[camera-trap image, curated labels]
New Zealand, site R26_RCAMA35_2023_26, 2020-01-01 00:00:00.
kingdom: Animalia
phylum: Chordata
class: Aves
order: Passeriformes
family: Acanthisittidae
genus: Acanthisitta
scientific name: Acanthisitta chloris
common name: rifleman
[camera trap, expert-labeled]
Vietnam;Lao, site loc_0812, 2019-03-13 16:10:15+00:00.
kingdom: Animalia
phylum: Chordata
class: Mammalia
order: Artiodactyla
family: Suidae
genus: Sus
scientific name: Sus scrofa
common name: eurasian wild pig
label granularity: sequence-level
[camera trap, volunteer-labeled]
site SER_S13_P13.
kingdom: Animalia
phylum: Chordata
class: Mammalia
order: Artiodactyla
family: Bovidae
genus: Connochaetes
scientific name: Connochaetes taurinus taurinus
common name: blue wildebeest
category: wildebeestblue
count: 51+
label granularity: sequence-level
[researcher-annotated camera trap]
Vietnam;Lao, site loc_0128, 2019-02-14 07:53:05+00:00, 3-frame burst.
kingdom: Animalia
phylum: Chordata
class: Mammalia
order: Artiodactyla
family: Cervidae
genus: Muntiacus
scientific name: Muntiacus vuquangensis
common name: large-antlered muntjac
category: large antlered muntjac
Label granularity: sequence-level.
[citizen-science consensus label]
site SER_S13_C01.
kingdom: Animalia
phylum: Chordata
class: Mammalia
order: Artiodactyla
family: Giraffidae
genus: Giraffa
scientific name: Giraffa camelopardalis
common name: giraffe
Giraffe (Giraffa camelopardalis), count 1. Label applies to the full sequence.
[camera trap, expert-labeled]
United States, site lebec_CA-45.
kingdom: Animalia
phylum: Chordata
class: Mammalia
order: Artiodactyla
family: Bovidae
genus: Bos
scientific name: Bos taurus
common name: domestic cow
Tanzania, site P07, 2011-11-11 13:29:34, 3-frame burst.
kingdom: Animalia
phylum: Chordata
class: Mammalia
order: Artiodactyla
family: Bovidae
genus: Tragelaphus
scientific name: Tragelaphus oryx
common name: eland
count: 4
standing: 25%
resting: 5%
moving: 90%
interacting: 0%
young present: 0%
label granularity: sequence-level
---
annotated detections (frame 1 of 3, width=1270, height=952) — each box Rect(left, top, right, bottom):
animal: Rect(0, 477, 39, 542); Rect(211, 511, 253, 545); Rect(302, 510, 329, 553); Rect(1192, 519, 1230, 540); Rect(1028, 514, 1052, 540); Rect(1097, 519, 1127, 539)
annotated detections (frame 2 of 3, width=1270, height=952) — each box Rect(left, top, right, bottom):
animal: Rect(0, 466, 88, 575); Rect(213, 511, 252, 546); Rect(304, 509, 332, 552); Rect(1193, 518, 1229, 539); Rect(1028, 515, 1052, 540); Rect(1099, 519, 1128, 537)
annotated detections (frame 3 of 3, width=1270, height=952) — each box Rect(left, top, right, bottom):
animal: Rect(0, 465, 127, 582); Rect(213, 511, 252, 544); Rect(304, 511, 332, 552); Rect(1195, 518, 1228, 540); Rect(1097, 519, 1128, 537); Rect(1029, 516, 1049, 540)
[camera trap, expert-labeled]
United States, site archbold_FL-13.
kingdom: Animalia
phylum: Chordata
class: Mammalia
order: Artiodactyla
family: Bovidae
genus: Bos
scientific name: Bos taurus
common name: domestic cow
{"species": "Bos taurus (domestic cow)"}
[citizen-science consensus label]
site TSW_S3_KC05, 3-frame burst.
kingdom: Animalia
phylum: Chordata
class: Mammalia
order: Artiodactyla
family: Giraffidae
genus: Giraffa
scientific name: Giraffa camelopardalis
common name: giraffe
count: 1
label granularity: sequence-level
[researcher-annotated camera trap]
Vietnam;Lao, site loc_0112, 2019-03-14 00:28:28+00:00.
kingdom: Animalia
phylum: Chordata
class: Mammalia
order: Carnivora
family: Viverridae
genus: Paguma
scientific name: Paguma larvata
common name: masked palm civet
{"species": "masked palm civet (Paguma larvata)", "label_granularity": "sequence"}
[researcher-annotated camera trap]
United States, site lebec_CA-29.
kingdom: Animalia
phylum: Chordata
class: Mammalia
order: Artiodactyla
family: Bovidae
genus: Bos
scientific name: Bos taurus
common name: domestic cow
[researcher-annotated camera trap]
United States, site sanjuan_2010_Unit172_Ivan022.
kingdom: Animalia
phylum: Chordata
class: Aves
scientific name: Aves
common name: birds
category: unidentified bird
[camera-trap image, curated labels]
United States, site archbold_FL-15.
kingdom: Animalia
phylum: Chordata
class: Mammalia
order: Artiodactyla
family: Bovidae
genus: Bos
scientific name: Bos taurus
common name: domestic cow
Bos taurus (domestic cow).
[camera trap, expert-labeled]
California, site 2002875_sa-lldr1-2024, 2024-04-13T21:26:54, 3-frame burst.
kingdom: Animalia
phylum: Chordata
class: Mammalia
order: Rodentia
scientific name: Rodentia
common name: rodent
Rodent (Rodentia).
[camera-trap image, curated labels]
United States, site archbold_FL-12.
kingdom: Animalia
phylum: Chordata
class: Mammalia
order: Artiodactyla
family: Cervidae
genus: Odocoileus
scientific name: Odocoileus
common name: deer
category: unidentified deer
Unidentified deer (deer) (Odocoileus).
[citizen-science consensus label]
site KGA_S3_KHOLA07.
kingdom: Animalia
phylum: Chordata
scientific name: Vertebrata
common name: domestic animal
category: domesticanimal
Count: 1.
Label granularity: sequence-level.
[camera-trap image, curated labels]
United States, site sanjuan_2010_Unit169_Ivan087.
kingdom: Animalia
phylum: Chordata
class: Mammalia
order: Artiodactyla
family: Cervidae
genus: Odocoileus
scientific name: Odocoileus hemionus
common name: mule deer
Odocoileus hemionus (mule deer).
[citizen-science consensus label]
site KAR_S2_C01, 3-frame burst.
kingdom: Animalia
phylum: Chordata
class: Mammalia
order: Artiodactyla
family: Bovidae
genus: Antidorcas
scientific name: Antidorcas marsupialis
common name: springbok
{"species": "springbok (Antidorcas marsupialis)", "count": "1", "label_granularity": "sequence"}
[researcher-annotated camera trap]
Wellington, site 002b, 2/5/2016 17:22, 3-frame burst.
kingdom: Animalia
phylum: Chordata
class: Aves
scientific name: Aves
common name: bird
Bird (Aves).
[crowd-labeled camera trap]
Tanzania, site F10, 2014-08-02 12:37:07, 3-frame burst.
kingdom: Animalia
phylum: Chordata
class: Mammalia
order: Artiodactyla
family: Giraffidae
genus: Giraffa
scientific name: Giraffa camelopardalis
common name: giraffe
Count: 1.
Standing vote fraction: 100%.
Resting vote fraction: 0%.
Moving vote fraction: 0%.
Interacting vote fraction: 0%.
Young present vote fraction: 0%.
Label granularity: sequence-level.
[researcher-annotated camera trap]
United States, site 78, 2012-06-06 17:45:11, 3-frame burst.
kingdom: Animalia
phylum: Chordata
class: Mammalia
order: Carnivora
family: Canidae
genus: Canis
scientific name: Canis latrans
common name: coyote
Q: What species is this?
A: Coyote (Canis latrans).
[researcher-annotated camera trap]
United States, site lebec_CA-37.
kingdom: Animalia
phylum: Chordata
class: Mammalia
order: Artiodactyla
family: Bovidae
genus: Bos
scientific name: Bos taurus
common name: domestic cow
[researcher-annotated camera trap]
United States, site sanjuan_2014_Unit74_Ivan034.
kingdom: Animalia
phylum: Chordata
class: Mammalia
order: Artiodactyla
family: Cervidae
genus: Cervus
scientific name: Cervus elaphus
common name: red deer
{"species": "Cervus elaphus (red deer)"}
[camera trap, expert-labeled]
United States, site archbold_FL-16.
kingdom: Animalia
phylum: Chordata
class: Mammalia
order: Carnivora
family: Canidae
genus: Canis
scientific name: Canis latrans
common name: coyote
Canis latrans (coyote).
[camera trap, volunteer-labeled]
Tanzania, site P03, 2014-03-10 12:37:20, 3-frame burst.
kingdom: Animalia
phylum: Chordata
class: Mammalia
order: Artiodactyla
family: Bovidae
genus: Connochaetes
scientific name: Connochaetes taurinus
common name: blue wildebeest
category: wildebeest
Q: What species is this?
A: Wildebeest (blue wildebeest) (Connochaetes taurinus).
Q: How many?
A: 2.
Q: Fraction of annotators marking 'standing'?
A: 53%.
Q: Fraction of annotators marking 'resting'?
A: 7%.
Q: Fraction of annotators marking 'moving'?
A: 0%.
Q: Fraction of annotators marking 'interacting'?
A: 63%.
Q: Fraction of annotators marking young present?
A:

-- Problem to solve --
All lines from the beginning of the entries through the line marked "common name: rifleman" are to be output exactly; nothing else belongs in the answer.

-- Task result --
[camera-trap image, curated labels]
New Zealand, site R26_RCAMA35_2023_26, 2020-01-01 00:00:00.
kingdom: Animalia
phylum: Chordata
class: Aves
order: Passeriformes
family: Acanthisittidae
genus: Acanthisitta
scientific name: Acanthisitta chloris
common name: rifleman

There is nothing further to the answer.